According to the coverage, the newly brokered agreement lacks something the Iraqis had previously insisted on–a time limit on inspections of the presidential locations. And in return, the U.N. agrees to provide diplomats from various countries who would accompany the weapons inspectors. Even if the Security Council approves the deal, notes the WP, Washington has reserved the right to bomb Iraq. And White House spokesman Mike McCurry is widely quoted as noncommittal. But, says the Post, Annan is confident that all members of the Council, including the U.S., will accept the deal. One administration concern the Post passes along: that Annan may not have insisted on the right of inspectors to make repeat visits to the presidential palaces.
The NYT emphasizes that the agreement apparently does not address the issue of other presidential properties not on Baghdad’s list of eight. The Times national edition reports that “some diplomats say” that in only a matter of weeks inspectors could run into access problems at other sites. The NYT metro edition is bolder: “The agreement apparently does not address the issue of other presidential properties not among the eight listed by Baghdad.” The USAT front section cover story”>USAT front section cover story is plainer still: “The problem is that over the years, Saddam has also agreed to many things on which he has not followed through.”
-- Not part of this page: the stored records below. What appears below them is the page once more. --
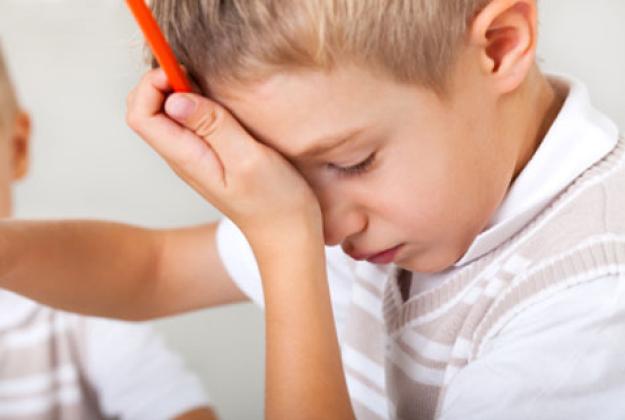 Bambini e stress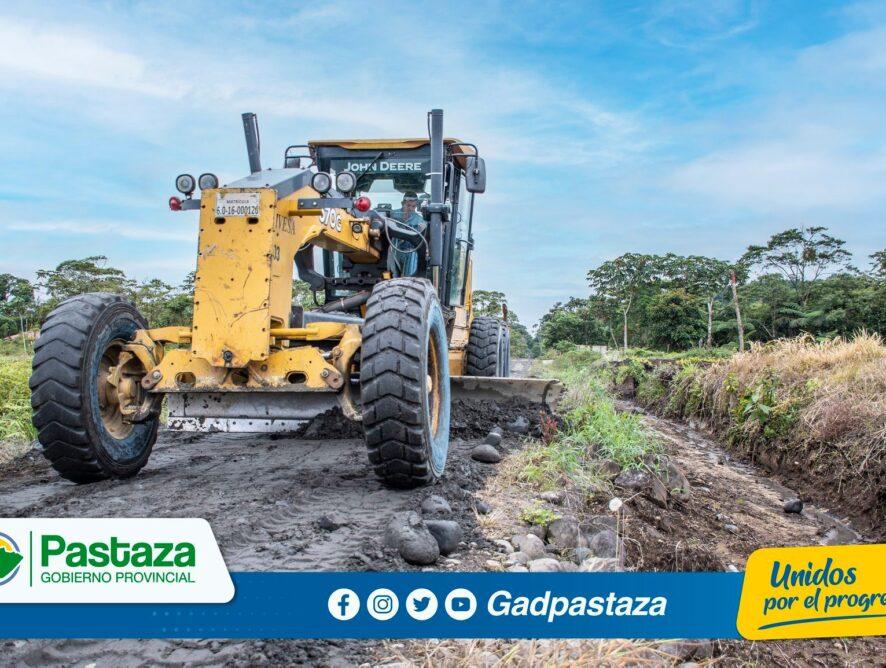 ¡Realizamos trabajos de mantenimiento en la vía de ingreso al sector Intimuya!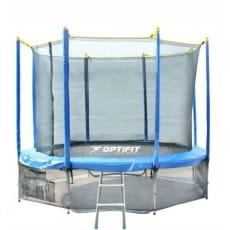 Батут Optifit Like Blue 14FT - 14 футов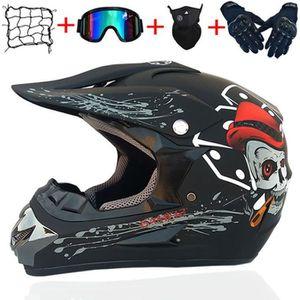 LEENY Moto Casque de Motocross avec Lunettes//Gants//Masque//Serrure /à Combinaison Noir Mat Casque de Cross Motorcycle Off-Road DH Enduro Casque VTT pour Hommes Femmes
USAT goes front-page with the news from Sunday morning chat show appearances made by Monica Lewinsky’s attorney, William Ginsburg, that she “absolutely” stands by her affidavit in which she denied having sex with President Clinton. Only USAT sees this as big news. The other fronts pass, perhaps because, as USAT notes, Ginsburg has said almost as much before.
The Wall Street Journal waited until the day after Desert Storm opened fire to run its profile of Norman Schwarzkopf. Today, it does a little better in running an interesting Thomas Ricks profile of the current Iraqi operation’s top dog, Gen. Anthony Zinni. It seems to “Today’s Papers” that such men should get at least as much advance press attention as second-tier presidential candidates do. (How many column inches, for instance, did the Journal spill on Alan Keyes?) The piece has the good detail that when Zinni headed up peacekeeping efforts in Somalia, he met regularly with local cartoonists, who he discovered, had inordinate influence on the largely illiterate local populace. The piece’s only real false-step: describing the Marine Corps’ ideal officer as a “knuckle-dragging intellectual.” Would the Journal ever call a CEO that?
A front-page NYT piece notes the trend towards Internet-aided prostitution operations. TP doesn’t know the NYT policy regarding the giving of Web addresses in news stories, but notes that in this one, the address for a Chelsea-based sex service clearinghouse called “Redlightnet.com” is not issued. But what’s the point of withholding this, since a Web search of that handle will quickly turn up a URL?